Excerpt provided
··········
🕵️ Simulated Driving Detective

»»-----------► a simulated car capable of navigating roads/obstacles and reading!

The Course

In ENPH 353, students complete labs revolving around the following topics:

Linux fundamentals
Image Processing
ROS/Gazebo
Neural Networks
Computer Vision
Reinforcement Learning

As a final project, students team up in pairs to program a simulated robot car to drive around a course in Gazebo, using CV and ML techniques for image recognition and navigation!

Competition Surface

The image below is a top-down view of the competition surface, simulated in Gazebo. It features a road/pavement section and a grassy desert portion. Moving obstacles such as pedestrians, trucks and ‘baby yoda’ travel pre-set paths periodically. Clueboards are placed throughout the track, each containing a randomized ‘clue’ that is to be ‘read’ via computer vision and submitted to a clue checker for points. Points are awarded based on clueboard recognition and deducted based on navigation ability.

Technologies Used

Some notes I took while learning about the technologies used for the competition:

ROS & Gazebo

The environment and framework used for this competition are ROS and Gazebo.

What is ROS?

ROS stands for Robot Operating System, and provides libraries/tools for developing robot applications. Our model is a simple car, though ROS is also used for much more complex robotics systems.

Some basic info on the structure of ROS:

Nodes

The ROS system is made up of smaller programs/nodes. These nodes are designed for specific tasks such as reading sensor data, communicating with other systems, or motor control. Nodes can run on one computer or others on the same network, allowing for flexibility and distributed computing on different machines.

Topics and Messages

Nodes communicate via topics and messages. Topics are a named location that one/more nodes can publish a message to. If a node publishes to a topic, it is a publisher, whereas nodes that receive information are subscribers. For single node to node communication, we can use services.

This subscriber/publisher model allows us to publish our image recognition results to a ‘score’ topic, which is used to calculate final points. A publisher node can publish movement commands, allowing us to move the vehicle.

This is how the main node file looked early on:

#!/usr/bin/env python3 

from __future__ import print_function
from std_msgs.msg import String

import roslib
import sys
import rospy
import cv2
from std_msgs.msg import String
from sensor_msgs.msg import Image
from cv_bridge import CvBridge, CvBridgeError
from rosgraph_msgs.msg import Clock
from geometry_msgs.msg import Twist
import numpy as np

class Signals:

    def __init__(self):
       self.move = rospy.Publisher("/R1/cmd_vel",Twist,queue_size=1)
··········
What to work on
1 > Reproduce the part of the simulated driving detective write-up starting with "Some basic info" and going on through "on different machines.".
2 > List every lab topic that the simulated driving detective write-up names for ENPH 353.
Work only from the simulated driving detective write-up above.

Information supplied
··········
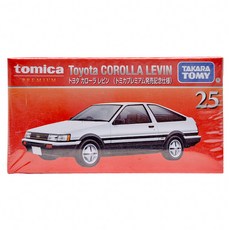 TOMICA 初回PRM25 豐田Corolla Levin, 白色 + 黑色, 1個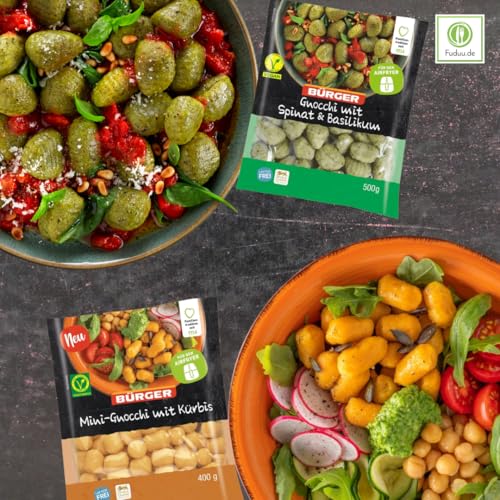 Bürger - "Bunt wie´s Ländle XXL" - das Gnocchi Probierset, 7 Sorten: Kartoffel, Spinat & Basilikum, Rote Beete, Süßkartoffel, Kürbis, Mini- & Bio-Mini-Gnocchi – Bild 5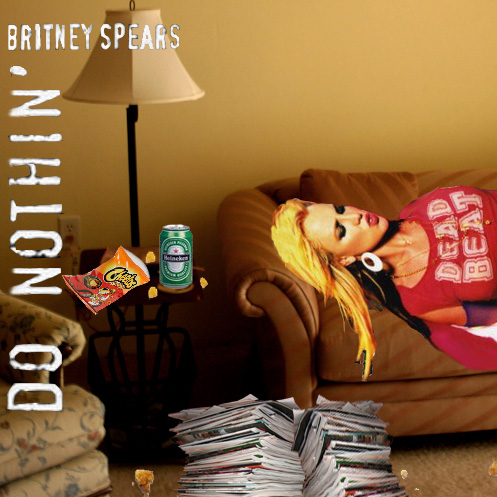Album cover parody of Do Something, Pt. 1/Everytime by Britney Spears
··········
Answers per task
1 >
Some basic info on the structure of ROS:

Nodes

The ROS system is made up of smaller programs/nodes. These nodes are designed for specific tasks such as reading sensor data, communicating with other systems, or motor control. Nodes can run on one computer or others on the same network, allowing for flexibility and distributed computing on different machines.

2 >
Linux fundamentals
Image Processing
ROS/Gazebo
Neural Networks
Computer Vision
Reinforcement Learning